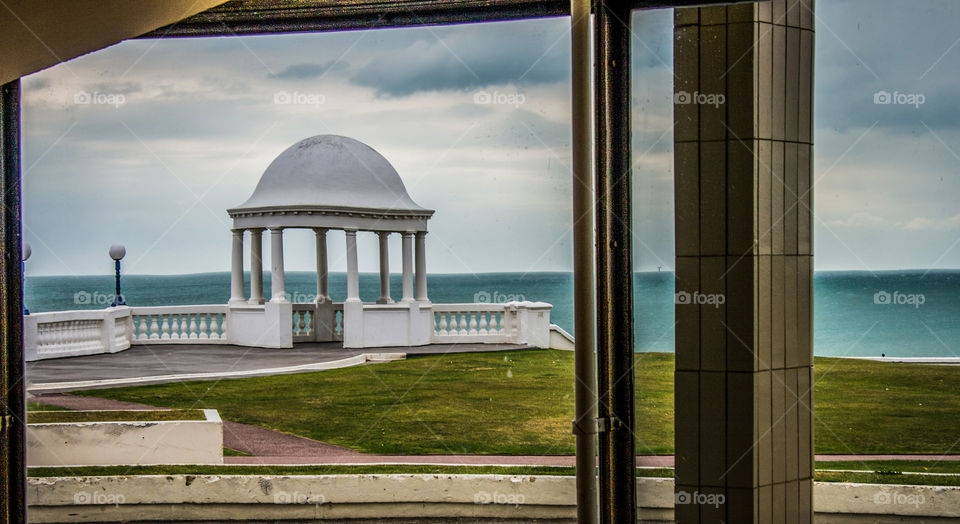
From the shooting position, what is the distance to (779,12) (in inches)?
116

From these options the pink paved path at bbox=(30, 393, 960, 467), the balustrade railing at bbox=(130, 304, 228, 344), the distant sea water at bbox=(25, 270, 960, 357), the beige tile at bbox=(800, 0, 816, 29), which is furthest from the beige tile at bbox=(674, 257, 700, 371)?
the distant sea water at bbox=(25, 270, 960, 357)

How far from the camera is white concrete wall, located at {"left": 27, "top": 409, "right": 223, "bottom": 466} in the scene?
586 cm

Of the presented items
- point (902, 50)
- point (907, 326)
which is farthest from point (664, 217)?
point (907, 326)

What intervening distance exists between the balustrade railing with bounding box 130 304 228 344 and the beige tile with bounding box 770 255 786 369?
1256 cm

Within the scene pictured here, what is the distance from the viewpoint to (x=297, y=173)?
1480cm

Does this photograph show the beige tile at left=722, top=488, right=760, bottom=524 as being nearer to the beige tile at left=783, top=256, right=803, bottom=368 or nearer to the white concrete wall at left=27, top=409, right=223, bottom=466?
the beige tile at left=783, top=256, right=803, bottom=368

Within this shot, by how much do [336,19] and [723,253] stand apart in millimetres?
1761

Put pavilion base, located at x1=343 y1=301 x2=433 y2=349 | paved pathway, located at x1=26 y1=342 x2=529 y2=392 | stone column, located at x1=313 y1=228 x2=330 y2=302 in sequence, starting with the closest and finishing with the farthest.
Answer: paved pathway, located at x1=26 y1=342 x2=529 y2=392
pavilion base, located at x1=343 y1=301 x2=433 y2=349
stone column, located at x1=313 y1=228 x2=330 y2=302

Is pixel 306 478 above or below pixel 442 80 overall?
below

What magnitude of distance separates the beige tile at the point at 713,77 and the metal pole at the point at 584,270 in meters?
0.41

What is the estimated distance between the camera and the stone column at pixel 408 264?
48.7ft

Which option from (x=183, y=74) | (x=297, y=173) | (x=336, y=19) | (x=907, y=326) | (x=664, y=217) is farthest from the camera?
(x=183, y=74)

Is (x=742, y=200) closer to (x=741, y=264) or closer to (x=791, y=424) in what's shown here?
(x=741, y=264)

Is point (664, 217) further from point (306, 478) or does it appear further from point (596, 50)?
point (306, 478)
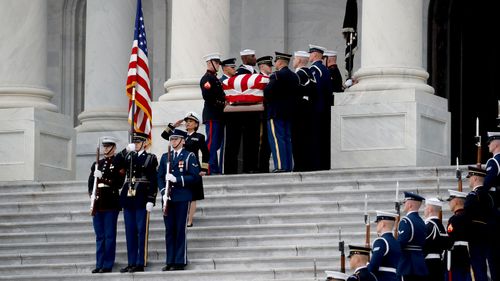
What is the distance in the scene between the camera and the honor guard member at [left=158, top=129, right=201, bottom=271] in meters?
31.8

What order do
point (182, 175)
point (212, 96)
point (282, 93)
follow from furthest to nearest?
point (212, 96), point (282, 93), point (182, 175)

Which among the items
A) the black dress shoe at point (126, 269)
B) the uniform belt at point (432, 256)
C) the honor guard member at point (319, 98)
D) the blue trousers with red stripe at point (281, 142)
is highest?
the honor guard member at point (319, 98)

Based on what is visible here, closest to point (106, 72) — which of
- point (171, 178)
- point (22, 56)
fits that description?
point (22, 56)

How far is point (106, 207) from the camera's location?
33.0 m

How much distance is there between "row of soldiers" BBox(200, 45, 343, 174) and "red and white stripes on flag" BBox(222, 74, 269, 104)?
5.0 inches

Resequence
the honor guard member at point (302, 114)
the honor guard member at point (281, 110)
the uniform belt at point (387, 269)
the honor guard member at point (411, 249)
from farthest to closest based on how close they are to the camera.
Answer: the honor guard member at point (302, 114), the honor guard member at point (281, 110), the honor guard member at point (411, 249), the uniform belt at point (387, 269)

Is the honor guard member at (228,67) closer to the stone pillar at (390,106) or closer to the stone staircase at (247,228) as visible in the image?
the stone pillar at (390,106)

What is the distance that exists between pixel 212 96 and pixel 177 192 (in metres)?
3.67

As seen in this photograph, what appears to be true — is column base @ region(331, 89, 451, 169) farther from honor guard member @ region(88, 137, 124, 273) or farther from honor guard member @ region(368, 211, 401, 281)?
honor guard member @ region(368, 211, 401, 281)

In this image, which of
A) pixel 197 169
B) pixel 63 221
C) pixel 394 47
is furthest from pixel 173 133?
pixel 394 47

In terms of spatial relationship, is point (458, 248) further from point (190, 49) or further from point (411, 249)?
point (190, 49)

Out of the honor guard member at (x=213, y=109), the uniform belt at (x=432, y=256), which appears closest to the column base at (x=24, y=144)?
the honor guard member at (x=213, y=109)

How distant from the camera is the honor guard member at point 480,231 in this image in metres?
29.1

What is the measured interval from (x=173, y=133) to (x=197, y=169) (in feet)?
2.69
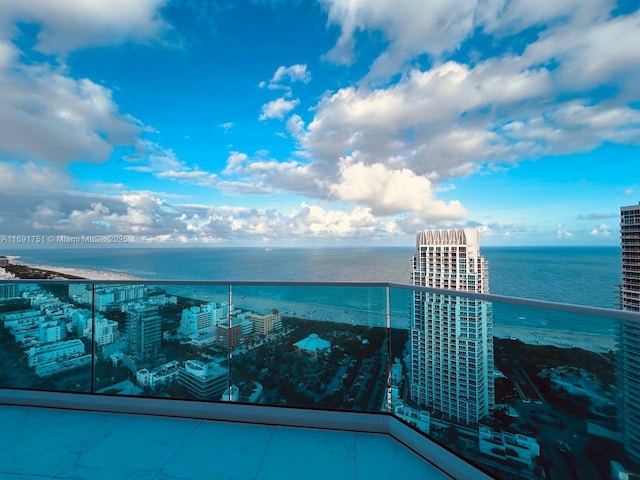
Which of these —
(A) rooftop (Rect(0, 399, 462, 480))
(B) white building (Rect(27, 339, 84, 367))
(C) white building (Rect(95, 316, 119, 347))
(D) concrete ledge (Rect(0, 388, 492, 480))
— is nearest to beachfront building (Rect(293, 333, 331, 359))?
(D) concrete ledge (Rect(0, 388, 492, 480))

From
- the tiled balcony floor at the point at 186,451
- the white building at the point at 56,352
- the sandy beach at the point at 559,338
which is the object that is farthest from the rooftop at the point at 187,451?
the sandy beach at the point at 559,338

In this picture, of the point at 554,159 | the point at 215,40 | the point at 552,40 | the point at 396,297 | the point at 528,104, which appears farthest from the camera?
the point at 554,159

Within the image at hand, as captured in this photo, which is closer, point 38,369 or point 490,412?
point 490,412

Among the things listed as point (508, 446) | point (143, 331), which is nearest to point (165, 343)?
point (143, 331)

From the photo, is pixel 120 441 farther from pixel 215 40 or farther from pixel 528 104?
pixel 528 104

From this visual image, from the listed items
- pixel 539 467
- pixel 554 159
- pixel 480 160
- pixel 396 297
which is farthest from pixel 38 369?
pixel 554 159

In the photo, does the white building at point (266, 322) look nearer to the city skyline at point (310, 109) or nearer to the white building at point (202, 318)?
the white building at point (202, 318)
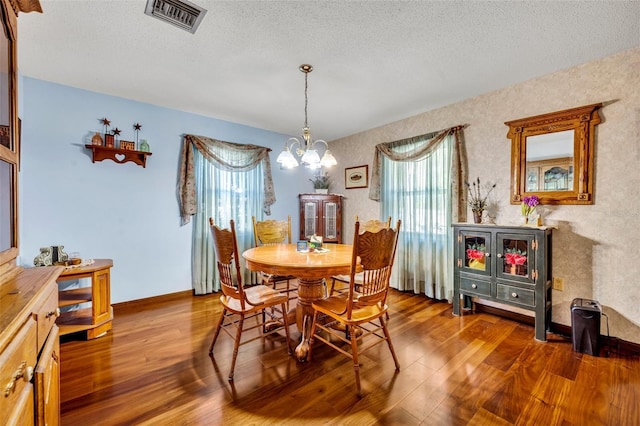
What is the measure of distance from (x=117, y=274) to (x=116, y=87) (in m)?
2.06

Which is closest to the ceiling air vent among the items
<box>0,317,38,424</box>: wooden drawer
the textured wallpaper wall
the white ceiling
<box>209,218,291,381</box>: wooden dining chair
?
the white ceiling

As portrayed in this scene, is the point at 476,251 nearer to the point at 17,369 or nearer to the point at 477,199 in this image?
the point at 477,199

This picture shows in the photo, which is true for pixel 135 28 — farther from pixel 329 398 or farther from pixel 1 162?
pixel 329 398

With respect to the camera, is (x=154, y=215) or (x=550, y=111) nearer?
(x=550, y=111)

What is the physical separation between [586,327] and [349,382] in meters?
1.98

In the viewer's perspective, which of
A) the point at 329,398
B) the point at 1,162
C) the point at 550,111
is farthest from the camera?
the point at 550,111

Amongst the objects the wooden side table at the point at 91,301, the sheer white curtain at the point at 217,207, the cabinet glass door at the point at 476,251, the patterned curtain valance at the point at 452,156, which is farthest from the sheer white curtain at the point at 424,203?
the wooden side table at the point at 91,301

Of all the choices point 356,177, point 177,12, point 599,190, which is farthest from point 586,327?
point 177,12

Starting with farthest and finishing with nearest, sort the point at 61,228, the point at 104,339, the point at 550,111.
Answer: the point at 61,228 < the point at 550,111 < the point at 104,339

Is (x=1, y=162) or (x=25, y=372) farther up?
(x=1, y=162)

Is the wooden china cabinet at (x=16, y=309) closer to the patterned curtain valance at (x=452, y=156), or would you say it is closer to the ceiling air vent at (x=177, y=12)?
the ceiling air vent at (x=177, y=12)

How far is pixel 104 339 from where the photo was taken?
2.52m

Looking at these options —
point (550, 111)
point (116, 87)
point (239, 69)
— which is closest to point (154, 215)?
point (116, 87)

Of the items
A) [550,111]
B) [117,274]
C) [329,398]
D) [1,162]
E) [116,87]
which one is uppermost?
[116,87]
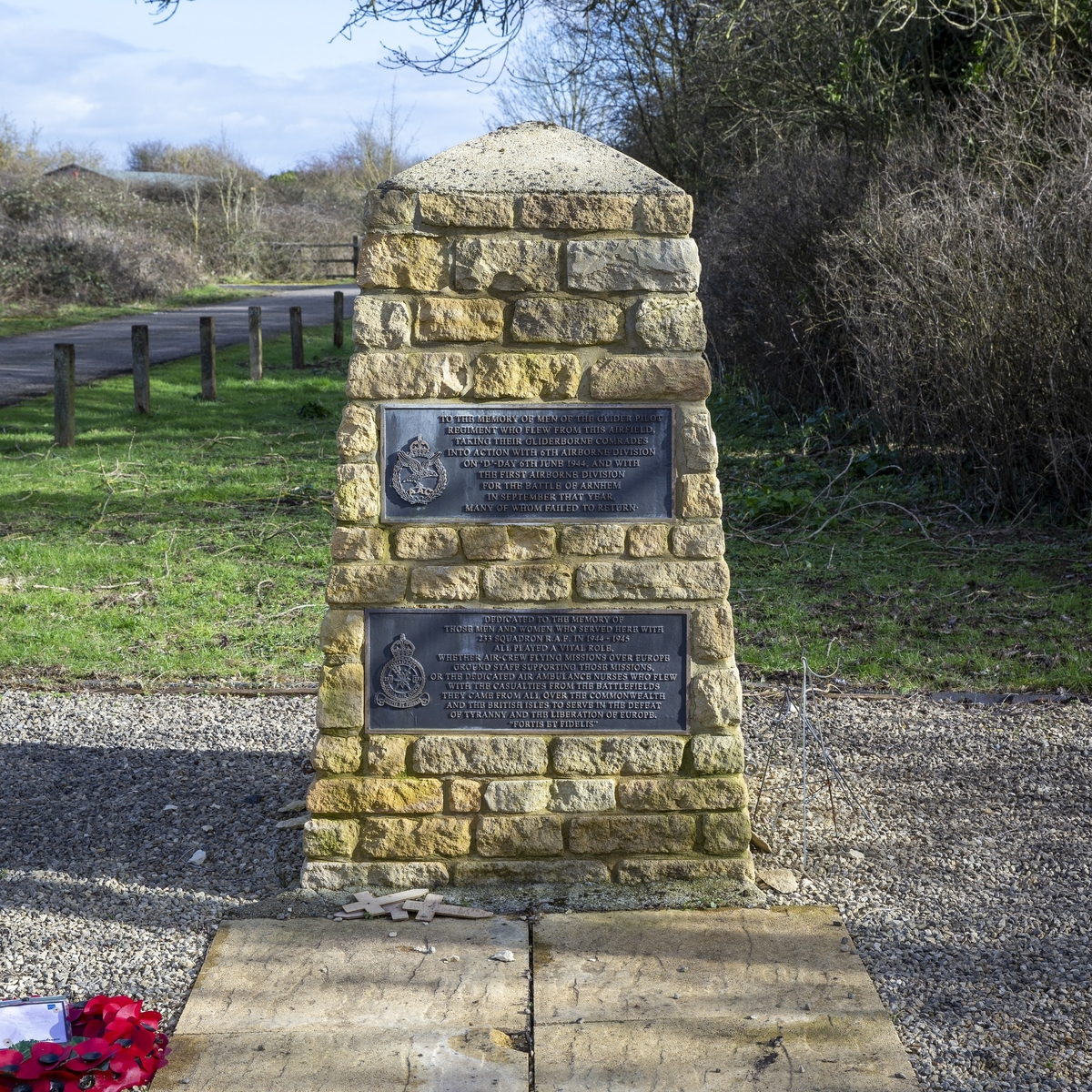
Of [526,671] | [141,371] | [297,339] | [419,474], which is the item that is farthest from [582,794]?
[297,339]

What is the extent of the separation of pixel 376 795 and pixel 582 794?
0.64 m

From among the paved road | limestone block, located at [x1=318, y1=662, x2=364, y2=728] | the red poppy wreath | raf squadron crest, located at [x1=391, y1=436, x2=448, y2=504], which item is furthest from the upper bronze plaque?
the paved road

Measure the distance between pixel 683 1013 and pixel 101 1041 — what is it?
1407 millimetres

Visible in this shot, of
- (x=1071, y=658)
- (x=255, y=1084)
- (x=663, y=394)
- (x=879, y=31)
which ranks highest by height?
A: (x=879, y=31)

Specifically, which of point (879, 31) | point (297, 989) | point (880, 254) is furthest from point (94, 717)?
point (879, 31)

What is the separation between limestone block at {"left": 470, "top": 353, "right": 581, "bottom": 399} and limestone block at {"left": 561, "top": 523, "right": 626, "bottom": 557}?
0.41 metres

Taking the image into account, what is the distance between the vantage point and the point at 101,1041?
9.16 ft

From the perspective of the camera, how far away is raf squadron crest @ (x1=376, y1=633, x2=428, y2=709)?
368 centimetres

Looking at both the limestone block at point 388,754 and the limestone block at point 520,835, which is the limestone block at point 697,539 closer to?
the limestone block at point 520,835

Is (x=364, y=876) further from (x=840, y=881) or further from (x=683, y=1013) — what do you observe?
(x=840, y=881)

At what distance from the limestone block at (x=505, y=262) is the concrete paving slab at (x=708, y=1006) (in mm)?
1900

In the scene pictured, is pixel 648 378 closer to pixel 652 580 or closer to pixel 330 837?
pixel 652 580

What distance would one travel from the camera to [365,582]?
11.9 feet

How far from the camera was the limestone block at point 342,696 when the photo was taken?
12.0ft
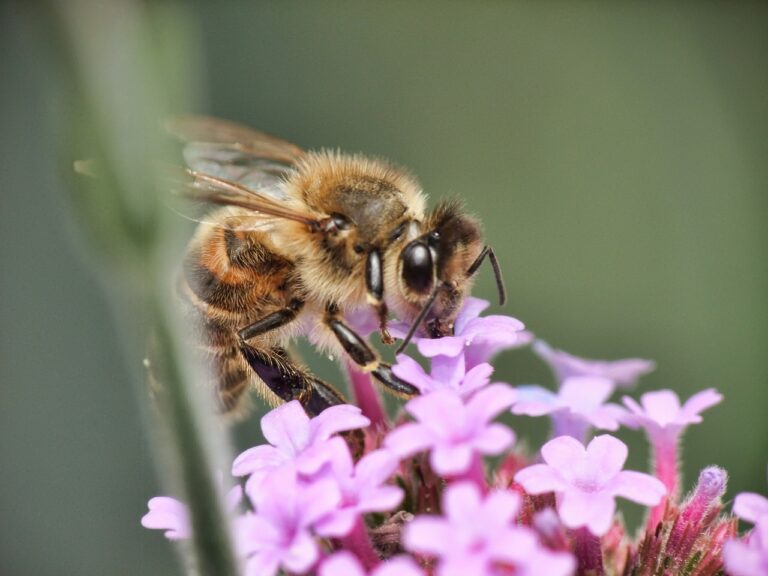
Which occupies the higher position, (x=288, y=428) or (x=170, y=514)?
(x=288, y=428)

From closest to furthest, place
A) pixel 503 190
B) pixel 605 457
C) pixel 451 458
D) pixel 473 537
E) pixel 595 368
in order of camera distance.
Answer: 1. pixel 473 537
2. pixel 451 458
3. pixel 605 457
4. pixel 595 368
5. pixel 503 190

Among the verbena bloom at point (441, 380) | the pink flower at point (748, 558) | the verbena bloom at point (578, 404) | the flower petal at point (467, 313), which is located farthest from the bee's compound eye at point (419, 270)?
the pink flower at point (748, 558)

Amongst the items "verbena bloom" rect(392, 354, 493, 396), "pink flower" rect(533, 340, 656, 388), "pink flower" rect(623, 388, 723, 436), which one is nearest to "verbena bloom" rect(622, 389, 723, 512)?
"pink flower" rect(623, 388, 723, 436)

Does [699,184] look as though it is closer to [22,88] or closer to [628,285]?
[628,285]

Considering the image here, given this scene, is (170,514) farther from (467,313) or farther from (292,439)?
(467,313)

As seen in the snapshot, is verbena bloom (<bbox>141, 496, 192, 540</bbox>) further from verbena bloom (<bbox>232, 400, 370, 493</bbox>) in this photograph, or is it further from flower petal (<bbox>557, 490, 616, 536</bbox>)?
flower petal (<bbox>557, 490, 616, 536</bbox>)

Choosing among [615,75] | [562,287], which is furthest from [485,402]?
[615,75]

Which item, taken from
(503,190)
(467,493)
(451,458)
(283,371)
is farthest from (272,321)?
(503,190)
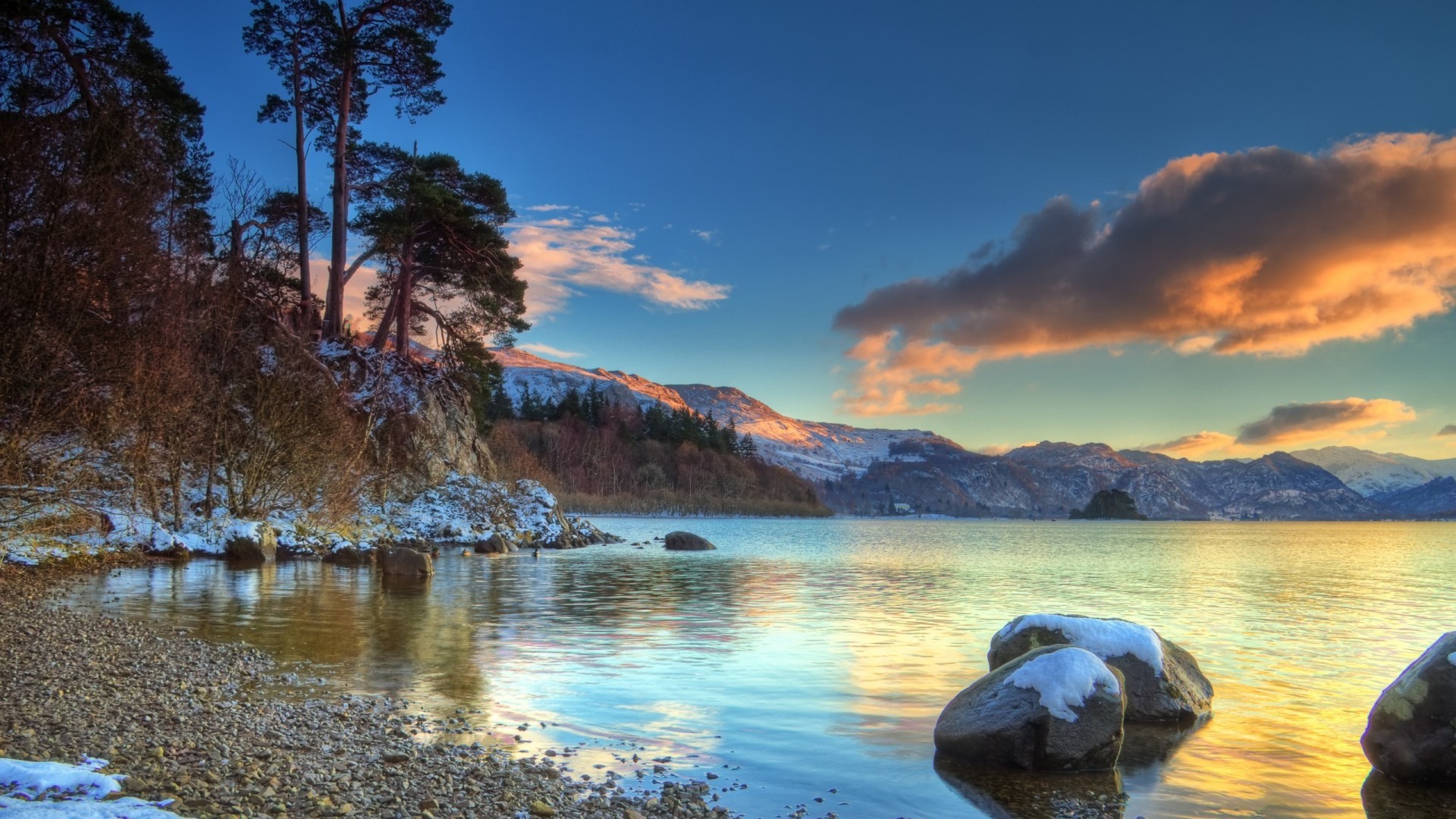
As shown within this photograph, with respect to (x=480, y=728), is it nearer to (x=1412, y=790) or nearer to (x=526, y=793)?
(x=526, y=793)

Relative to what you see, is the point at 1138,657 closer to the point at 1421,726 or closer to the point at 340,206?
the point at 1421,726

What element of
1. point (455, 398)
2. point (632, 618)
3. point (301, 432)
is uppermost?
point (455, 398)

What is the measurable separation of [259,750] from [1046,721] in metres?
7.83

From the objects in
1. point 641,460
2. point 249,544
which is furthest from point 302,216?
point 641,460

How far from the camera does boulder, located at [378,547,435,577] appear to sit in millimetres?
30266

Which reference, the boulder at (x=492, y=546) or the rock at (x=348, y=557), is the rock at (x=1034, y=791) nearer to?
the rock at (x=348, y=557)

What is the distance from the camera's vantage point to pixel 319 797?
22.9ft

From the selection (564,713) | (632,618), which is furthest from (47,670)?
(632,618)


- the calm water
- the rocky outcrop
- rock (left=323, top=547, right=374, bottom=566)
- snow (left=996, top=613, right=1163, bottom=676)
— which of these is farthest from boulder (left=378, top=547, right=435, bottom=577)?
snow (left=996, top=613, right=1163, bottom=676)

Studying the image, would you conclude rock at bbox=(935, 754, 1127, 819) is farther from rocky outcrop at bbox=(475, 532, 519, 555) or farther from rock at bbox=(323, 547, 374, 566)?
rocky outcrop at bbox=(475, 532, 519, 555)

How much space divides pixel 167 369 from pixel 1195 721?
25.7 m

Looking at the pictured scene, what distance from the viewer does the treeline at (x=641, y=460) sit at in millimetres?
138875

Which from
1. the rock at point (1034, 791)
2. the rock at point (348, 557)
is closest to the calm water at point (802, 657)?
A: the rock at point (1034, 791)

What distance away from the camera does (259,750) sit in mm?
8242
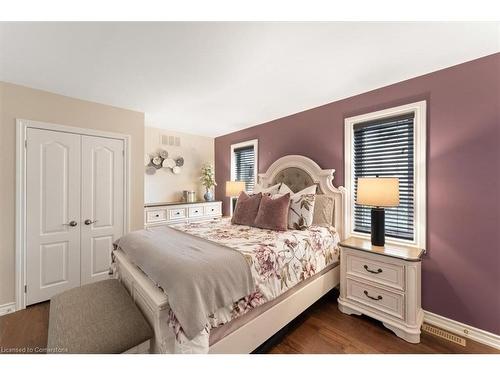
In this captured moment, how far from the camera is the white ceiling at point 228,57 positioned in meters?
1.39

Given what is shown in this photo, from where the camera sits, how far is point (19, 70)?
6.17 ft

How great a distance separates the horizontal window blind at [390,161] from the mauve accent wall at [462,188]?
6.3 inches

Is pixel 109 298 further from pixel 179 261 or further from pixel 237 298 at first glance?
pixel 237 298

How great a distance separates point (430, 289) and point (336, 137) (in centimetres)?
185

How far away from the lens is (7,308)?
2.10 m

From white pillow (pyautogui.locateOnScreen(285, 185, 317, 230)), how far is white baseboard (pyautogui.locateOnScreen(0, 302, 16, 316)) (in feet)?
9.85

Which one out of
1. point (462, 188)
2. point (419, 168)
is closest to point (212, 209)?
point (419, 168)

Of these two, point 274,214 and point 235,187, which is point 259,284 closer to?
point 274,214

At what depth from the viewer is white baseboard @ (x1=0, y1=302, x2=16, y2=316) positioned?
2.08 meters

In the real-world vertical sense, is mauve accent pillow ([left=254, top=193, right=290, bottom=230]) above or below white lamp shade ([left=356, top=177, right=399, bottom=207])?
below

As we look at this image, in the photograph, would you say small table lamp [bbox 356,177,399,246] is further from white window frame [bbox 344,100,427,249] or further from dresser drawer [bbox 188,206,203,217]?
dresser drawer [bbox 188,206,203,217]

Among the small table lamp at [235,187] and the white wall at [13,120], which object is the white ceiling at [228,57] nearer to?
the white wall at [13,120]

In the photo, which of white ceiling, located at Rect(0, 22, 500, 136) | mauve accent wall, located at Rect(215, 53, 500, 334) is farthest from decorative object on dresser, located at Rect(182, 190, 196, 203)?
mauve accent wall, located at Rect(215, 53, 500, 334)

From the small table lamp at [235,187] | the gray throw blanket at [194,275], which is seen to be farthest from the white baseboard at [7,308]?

______

EXERCISE INSTRUCTIONS:
Copy exactly, word for word, the line with "As we look at" through the final line of the listing.

OUTPUT:
As we look at this image, in the photograph, would you say small table lamp [bbox 356,177,399,246] is further from white window frame [bbox 344,100,427,249] or further from dresser drawer [bbox 188,206,203,217]?
dresser drawer [bbox 188,206,203,217]

Among the small table lamp at [235,187] and the white wall at [13,120], which object is the white ceiling at [228,57] nearer to?
the white wall at [13,120]

In the photo, which of white ceiling, located at Rect(0, 22, 500, 136) | mauve accent wall, located at Rect(215, 53, 500, 334) is farthest from decorative object on dresser, located at Rect(182, 190, 196, 203)?
mauve accent wall, located at Rect(215, 53, 500, 334)

From the small table lamp at [235,187] | the gray throw blanket at [194,275], which is seen to be farthest from the white baseboard at [7,308]?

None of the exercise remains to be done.